Drogues : guerre perdue, nouveaux combats, par Raymond Kendall

LE MONDE du 26 octobre 2004

 

La doctrine de la "guerre à la drogue", inspirée par les Etats-Unis, était en grande partie erronée parce qu'elle relève en fait d'une approche irrationnelle de la question.

 

Provisoirement, la question du contrôle de la consommation des drogues s'est refermée en France cet été avec les arbitrages gouvernementaux et la présentation, à la fin du mois de juillet, du plan quinquennal de la Mission interministérielle de lutte contre la drogue et la toxicomanie.

Ce plan, qui a fait l'objet de nombreuses interventions contradictoires au sein même de la majorité, ne présente pas, de l'avis de l'ensemble des commentateurs, d'innovation spectaculaire et se contente de reconduire la ligne politique existante : maintien du délit de consommation et développement mesuré du système de soins et de prévention. Mais cette timidité est-elle de mise quand on mesure l'ampleur du problème des drogues en ce début de XXIe siècle ?

Examinons la situation de manière réaliste : le cannabis est devenu un banal produit de grande consommation, plus facilement accessible que le tabac, notamment pour les plus jeunes. Il est en effet aujourd'hui plus facile et parfois moins cher de trouver une barrette de haschisch à 23 heures qu'un paquet de cigarettes. Une enquête récente indique à ce sujet que les jeunes de 17 et 18 ans dépensent en France près de 10 % de leur budget pour l'achat de cannabis !

Par ailleurs, la consommation d'ecstasy dans les milieux festifs est un fait largement répandu alors que la dangerosité des produits est avérée.

Plus grave, la consommation de cocaïne se démocratise et devient de plus en plus visible : on n'hésite plus maintenant, dans les soirées en ville, à priser une ligne au vu de tous les invités.

On pourrait multiplier les exemples à l'envi, mais le constat reste implacable : la consommation des drogues illégales n'a jamais cessé sa progression, obéissant à une tendance lourde de long terme dont les variations obéissent plus aux mouvements de mode qu'à l'action des pouvoirs publics. La diffusion de ces drogues est facteur de nombreux problèmes sociétaux et sanitaires. Leur consommation est le vecteur de graves pathologies comme le sida et les hépatites. La dépendance et la perte de contrôle de leur propre destin frappent, d'autre part, les plus fragiles des consommateurs. Enfin, l'économie informelle gangrène une jeunesse désabusée, plus injustement celle des milieux populaires, détruisant la considération qu'ont nos enfants pour le labeur légal.

Comment en est-on arrivé à cette situation hors de tout contrôle en France et en Europe ? En tant qu'officier de police, je dois assumer une part importante de responsabilité et admettre que la gestion des drogues par des instruments répressifs n'a pas atteint son objectif : limiter la consommation en combattant l'offre.

**LISTE D'ACTIVITÉS:**
A – Recopiez le passage du texte source allant de « Provisoirement, la question » à « et la toxicomanie. » en remplaçant « cet été » par « cet automne ».
B – Selon le texte source, quelle part de leur budget les jeunes de 17 et 18 ans consacrent-ils en France à l'achat de cannabis ?
C – D'après le texte source, pourquoi la doctrine de la « guerre à la drogue » était-elle en grande partie erronée ? Répondez en une à trois phrases.
Appuyez-vous uniquement sur le texte source.

**Entrées de données enregistrées:**
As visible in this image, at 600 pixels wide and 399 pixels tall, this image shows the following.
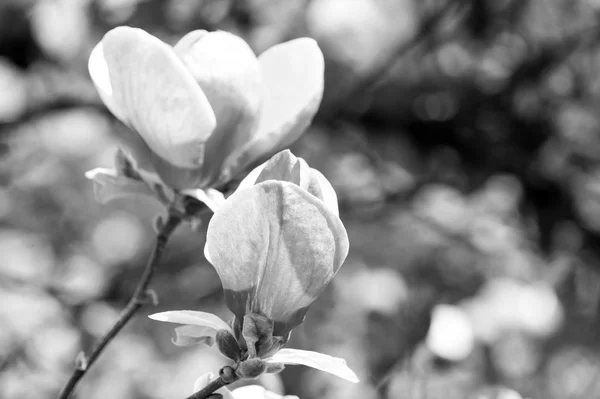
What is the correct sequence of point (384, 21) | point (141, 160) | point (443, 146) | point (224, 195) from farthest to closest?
point (384, 21) → point (443, 146) → point (141, 160) → point (224, 195)

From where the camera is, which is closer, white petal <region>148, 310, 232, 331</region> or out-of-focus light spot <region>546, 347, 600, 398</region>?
white petal <region>148, 310, 232, 331</region>

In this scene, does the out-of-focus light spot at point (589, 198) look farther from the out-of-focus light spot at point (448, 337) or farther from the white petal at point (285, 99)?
the white petal at point (285, 99)

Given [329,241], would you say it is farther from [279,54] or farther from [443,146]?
[443,146]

**CORRIGÉ DES EXERCICES:**
A –
Provisoirement, la question du contrôle de la consommation des drogues s'est refermée en France cet automne avec les arbitrages gouvernementaux et la présentation, à la fin du mois de juillet, du plan quinquennal de la Mission interministérielle de lutte contre la drogue et la toxicomanie.

B – Près de 10 % de leur budget.

C – La doctrine de la « guerre à la drogue », inspirée par les Etats-Unis, était en grande partie erronée parce qu'elle relevait en fait d'une approche irrationnelle de la question.